It is important to note that most previous studies supporting optimal tuning (e.g., Navalpakkam & Itti, 2007; Scolari & Serences, 2009; Geng, DiQuattro, & Helm, 2017; Yu & Geng, 2019) have used visual search paradigms that differ from our design in several critical ways, including the number of stimuli presented, their spatial arrangement (eccentricity), task demands, and so on. Therefore, it is difficult to determine whether the optimal tuning hypothesis could serve as an alternative explanation within the context of our current study. We agree that future studies could further examine how such task parameters influence the presence or absence of optimal tuning.

(4) It is great that the authors conducted computational modeling to elucidate the potential neuronal mechanisms of expectation. But I think the sharpening hypothesis (e.g., reviewed in de Lange, Heilbron & Kok, 2018) focuses on the neural population level, i.e., narrowing of population tuning profile, while the authors conducted the sharpening at the neuronal tuning level. However, the sharpening of population does not necessarily rely on the sharpening of individual neuronal tuning. For example, neuronal gain modulation can also account for such population sharpening. I think similar logic applies to the orientation adjustment experiment. The behavioral level shift does not necessarily suggest a similar shift at the neuronal level. I would recommend that the authors comment on this.

We thank the reviewer for this to-the-point comment. As de Lange et al. (2018) noted, “there is not always a direct correspondence between neural-level and voxel-level selectivity patterns.” That is, neuronal tuning, population-level tuning, voxel-level selectivity, and behavioral adaptive outcomes may reflect different underlying mechanisms and do not necessarily align in a one-toone fashion. We fully acknowledge that population-level tuning effects may also result from various neuronal mechanisms such as gain modulation (for review, see Salinas & Thier, 2000), shifts in preferred orientation (Ringach, et al., 1997; Jeyabalaratnam et al., 2013), asymmetric broadening of tuning curves (Schumacher et al., 2022), or tuning curve sharpening (Ringach, et al., 1997; Schoups et al., 2001).

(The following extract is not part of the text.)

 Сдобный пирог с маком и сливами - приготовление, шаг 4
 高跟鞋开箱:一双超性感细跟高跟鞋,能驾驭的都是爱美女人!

In our modeling, we implemented sharpening and shifts of neuronal tuning curves as a conceptual model simplification, intended to explore potential mechanisms underlying expectation-related center-surround suppression effects. While sharpening-based accounts (e.g., Kok et al. 2012) have often been emphasized, we stress that other mechanisms, such as gain modulation or tuning shifts, may also contribute. Our goal is not to provide a definitive account, but to highlight such plausible mechanisms and encourage future investigation. We have revised the Discussion to emphasize that multiple mechanisms may underlie the observed effects.

“We note that our implementation of sharpening and shifts at the neuronal level serves as a conceptual model simplification, as population-level tuning, voxel-level selectivity, and behavioral adaptive outcomes may reflect different underlying neuronal mechanisms and do not necessarily align in a one-to-one fashion. Here, we stress that other potential mechanisms beyond sharpening, such as tuning shifts, may also contribute to visual expectation.”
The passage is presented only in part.